# [YOUR INSTRUCTIONS]
Please return the whole feline parvovirus article below word for word, with nothing left out or changed.

# [TEXT UNDER STUDY]
:::::

Feline Parvovirus

The feline parvovirus causes a devastating disease known as distemper or panleukopenia. Although the feline version shares the same name as the one that affects their canine counterparts, the two conditions aren’t the same. They aren’t caused by the same virus and can’t be passed between the two types of pets.

Feline Parvovirus

Feline Parvovirus

Parvo is a virus that can easily be kept at bay with proper vaccination. This is the main reason why the disease is no longer as widespread as it once was. However, it can still be problematic for cats that are unvaccinated in the wild. Those who are infected usually have less than a 50% chance for survival.


Usually, young cats are infected with the virus. However, adults can also be infected if they haven’t been vaccinated. The cat parvovirus is very capable of surviving in the environment for long periods of time. In fact, it can survive for about a year. This is the reason why cats are usually infected by coming into contact with infected areas rather than infected cats.


Parvovirus in felines is especially bad since it destroys the white blood cells. This leaves your cat vulnerable to a wide range of other illnesses. Once signs appear, you’ll quickly see that it’s time for a trip to the veterinarian.

A high fever will develop. Lethargy and depression will likely occur too. Since the digestive system is especially targeted, cats will have bloody diarrhea and signs of malnutrition and dehydration. Severe cases of the condition can result in sudden death.


Of course, the veterinarian will discuss your cat’s medical history and do a physical exam. The exam may show that the abdomen is swollen, and maybe painful to the touch. The lymph nodes may also be swollen and clearly show that there is some type of problem. To diagnose the disease, the vet will have blood tests done, which will show the low levels of white blood cells. Inflammation of the small intestines will also point to parvo.


There is no cure for feline parvovirus. Only supportive care can be provided for the disease itself. However, other conditions may take the opportunity presented by your cat’s weakened immune system. Antibiotics may be prescribed to stave them off. Cats that are having seizures may need to be given medications to prevent them.

As you read earlier, this virus is capable of surviving in the environment for a long time. It is vital that you disinfect anything that your cat has come into contact with. This includes toys, sleeping/travel cage, and food and water bowls. You can use a solution of bleach and water to kill the virus. Don’t panic if you have dogs in the house since they won’t be affected by this particular virus.

:::::

# [INFORMATION PROVIDED]
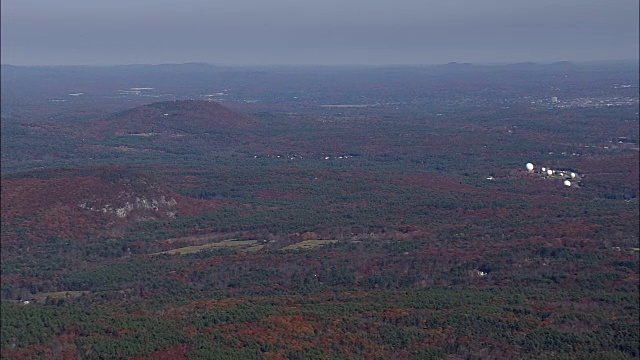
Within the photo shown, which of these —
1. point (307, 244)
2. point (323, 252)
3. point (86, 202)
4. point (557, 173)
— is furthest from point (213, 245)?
point (557, 173)

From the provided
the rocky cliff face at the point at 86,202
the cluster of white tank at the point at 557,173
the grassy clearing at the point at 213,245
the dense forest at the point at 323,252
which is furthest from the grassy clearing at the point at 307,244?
the cluster of white tank at the point at 557,173

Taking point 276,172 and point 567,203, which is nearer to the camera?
point 567,203

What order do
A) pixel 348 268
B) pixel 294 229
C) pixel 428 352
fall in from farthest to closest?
1. pixel 294 229
2. pixel 348 268
3. pixel 428 352

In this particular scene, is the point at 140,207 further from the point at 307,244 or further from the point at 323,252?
the point at 323,252

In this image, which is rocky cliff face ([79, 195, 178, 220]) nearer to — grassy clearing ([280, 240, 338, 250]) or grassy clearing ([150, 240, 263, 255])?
grassy clearing ([150, 240, 263, 255])

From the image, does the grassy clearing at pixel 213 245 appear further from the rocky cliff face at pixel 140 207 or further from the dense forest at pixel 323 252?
the rocky cliff face at pixel 140 207

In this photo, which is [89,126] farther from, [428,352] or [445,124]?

:::::

# [EXERCISE OUTPUT]
Feline Parvovirus

The feline parvovirus causes a devastating disease known as distemper or panleukopenia. Although the feline version shares the same name as the one that affects their canine counterparts, the two conditions aren’t the same. They aren’t caused by the same virus and can’t be passed between the two types of pets.

Feline Parvovirus

Feline Parvovirus

Parvo is a virus that can easily be kept at bay with proper vaccination. This is the main reason why the disease is no longer as widespread as it once was. However, it can still be problematic for cats that are unvaccinated in the wild. Those who are infected usually have less than a 50% chance for survival.


Usually, young cats are infected with the virus. However, adults can also be infected if they haven’t been vaccinated. The cat parvovirus is very capable of surviving in the environment for long periods of time. In fact, it can survive for about a year. This is the reason why cats are usually infected by coming into contact with infected areas rather than infected cats.


Parvovirus in felines is especially bad since it destroys the white blood cells. This leaves your cat vulnerable to a wide range of other illnesses. Once signs appear, you’ll quickly see that it’s time for a trip to the veterinarian.

A high fever will develop. Lethargy and depression will likely occur too. Since the digestive system is especially targeted, cats will have bloody diarrhea and signs of malnutrition and dehydration. Severe cases of the condition can result in sudden death.


Of course, the veterinarian will discuss your cat’s medical history and do a physical exam. The exam may show that the abdomen is swollen, and maybe painful to the touch. The lymph nodes may also be swollen and clearly show that there is some type of problem. To diagnose the disease, the vet will have blood tests done, which will show the low levels of white blood cells. Inflammation of the small intestines will also point to parvo.


There is no cure for feline parvovirus. Only supportive care can be provided for the disease itself. However, other conditions may take the opportunity presented by your cat’s weakened immune system. Antibiotics may be prescribed to stave them off. Cats that are having seizures may need to be given medications to prevent them.

As you read earlier, this virus is capable of surviving in the environment for a long time. It is vital that you disinfect anything that your cat has come into contact with. This includes toys, sleeping/travel cage, and food and water bowls. You can use a solution of bleach and water to kill the virus. Don’t panic if you have dogs in the house since they won’t be affected by this particular virus.